How often have you gone for a picnic or been at an outdoors event and added your disposable plastic plates, cutlery, cups and food containers to the mountain of similar waste by the bin?
I know I have, believing I’m helping to ‘Keep Britain Tidy’ and doing my bit for recycling. I even make a point of adding such items (washed, of course) to my recycling at home.
Truth is, most of this waste doesn’t actually get recycled.
It’s estimated that six million tons of nondurable plastics are discarded every year and that every minute, one million disposable cups end up in landfills.
In an attempt to reduce this pollution, France has banned disposable cups, plates and cutlery, and decreed that by 2020, 50% of the material going into making these items has to be made of natural materials that can be composted. By 2025, it has to be 60%.
So could the UK follow suit? And should we go a step further and ban anything else that’s tricky to recycle?
Coffee cup waste
A case in point would be coffee cups from high street chains.
Much like the disposable plastic tableware France is banning, these are almost impossible to recycle. To make them waterproof, the card is fused with polyethylene, which can’t be separated out again at standard recycling plants. And with 2.5 billion of said cups being used each year in the UK alone, that’s a lot of waste being sent to landfill or to be incinerated.
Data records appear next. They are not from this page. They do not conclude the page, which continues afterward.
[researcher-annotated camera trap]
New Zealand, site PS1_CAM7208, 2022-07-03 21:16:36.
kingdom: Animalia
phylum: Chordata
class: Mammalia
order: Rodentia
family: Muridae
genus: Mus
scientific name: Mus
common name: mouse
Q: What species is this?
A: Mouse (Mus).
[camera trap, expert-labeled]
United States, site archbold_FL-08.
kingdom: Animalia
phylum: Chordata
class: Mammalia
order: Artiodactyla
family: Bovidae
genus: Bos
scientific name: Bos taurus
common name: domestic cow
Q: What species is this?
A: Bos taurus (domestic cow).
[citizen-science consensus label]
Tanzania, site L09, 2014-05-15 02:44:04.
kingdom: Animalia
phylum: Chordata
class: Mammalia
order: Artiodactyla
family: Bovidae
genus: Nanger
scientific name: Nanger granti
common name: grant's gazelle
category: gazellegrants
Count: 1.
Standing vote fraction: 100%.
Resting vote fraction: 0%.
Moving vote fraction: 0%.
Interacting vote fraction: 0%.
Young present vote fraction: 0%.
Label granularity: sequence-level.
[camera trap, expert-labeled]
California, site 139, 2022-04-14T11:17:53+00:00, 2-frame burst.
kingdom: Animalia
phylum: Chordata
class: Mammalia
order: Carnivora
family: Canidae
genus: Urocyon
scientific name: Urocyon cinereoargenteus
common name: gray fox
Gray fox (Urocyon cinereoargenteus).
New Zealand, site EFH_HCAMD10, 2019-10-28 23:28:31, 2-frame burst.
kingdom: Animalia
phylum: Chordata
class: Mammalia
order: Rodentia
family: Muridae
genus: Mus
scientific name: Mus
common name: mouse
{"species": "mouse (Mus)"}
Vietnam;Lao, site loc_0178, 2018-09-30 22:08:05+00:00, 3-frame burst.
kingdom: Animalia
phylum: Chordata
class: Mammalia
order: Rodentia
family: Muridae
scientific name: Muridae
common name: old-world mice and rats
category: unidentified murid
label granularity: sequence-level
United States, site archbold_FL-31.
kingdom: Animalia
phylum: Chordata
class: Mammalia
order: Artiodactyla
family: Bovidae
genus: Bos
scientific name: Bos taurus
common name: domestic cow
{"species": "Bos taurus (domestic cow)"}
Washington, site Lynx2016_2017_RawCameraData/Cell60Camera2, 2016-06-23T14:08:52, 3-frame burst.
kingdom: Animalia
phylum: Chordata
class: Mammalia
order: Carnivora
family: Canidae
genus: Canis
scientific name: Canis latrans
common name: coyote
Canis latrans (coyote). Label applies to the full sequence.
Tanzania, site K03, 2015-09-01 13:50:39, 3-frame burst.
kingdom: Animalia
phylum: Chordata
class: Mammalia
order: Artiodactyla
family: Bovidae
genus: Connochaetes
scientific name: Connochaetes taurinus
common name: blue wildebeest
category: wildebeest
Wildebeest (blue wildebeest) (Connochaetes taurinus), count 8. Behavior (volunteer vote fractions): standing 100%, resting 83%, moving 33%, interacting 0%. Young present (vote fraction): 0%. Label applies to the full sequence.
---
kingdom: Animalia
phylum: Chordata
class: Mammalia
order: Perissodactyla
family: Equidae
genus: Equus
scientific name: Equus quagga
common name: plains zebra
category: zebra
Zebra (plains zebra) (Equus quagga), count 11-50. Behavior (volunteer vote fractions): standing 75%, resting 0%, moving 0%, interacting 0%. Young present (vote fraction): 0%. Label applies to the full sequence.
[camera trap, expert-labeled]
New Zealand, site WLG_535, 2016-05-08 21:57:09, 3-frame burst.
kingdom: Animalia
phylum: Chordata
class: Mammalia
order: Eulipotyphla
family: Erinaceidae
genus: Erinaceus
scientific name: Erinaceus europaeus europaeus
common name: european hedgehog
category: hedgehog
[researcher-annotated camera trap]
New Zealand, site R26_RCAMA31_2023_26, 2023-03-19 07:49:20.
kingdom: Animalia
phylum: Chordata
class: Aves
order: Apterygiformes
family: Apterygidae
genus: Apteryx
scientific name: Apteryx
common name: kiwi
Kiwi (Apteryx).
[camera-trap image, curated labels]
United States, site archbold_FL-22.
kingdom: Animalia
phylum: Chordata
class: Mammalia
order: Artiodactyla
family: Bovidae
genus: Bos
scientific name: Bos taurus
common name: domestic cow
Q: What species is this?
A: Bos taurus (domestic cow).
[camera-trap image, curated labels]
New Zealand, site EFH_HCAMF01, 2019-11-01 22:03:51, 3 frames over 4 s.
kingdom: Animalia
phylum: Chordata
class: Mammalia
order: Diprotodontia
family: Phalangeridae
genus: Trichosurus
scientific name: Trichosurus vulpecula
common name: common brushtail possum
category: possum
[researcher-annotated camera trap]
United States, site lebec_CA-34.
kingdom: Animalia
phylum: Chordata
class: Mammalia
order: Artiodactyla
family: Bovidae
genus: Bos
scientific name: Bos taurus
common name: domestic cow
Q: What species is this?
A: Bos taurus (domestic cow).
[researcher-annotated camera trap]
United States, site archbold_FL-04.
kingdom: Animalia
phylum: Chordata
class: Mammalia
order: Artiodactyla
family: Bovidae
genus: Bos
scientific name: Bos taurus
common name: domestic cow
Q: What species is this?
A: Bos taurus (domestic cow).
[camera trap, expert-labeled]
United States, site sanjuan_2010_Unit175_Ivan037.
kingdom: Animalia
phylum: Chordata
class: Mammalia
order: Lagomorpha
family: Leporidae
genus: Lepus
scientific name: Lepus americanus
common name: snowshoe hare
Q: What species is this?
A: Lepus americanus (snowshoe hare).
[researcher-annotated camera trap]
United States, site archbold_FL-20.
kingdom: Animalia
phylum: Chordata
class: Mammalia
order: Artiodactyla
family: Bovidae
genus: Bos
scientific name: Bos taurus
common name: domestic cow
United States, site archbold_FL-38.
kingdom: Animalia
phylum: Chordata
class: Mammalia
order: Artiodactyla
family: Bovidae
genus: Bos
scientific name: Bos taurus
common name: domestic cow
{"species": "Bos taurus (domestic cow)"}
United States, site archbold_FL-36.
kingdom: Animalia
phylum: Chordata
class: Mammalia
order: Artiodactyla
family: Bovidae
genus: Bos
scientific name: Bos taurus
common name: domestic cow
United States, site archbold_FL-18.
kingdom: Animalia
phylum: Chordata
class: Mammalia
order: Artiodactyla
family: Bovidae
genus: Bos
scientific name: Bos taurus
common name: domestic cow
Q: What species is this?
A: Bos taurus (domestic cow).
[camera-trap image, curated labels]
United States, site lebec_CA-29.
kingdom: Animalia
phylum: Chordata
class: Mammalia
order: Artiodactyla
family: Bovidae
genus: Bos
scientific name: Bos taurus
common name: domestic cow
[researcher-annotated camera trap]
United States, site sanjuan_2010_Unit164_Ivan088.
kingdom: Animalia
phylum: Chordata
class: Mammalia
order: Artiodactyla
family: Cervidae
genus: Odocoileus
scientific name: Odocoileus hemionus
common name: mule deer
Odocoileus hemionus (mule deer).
Failing a total ban on such coffee cups, perhaps, as Which? Conversation community member dieseltaylor suggests, we should introduce a tax on them to encourage coffee drinkers to use reusable cups? After all, the 5p charge that was slapped on plastic bags in October last year has seen an 85% reduction in their use.
Even if our government doesn’t deem it necessary to go to the lengths that France has, maybe there’s a debate for better education about recycling?
In researching this article, I now realise that, despite being an avid recycler (and indeed, upcycler), I’ve been doing it all wrong for years.
I’m not alone, either. In a recent poll by waste management company Viridor, 64% of those surveyed said they didn’t know what they can or cannot recycle.
With so much confusion, it’s little wonder that the amount of rubbish that gets rejected for recycling has increased by 84% over the past four years. Community member, Robert Taylor, suggests clearer labelling on plastic packaging, but perhaps, like the French, it would be easier to say ‘au revoir’ to plastic plates, cutlery, cups and coffee cups altogether?
I’ve always fancied one of those posh picnic hamper with bone china plates, cups and saucers, and stainless-steel cutlery in any case.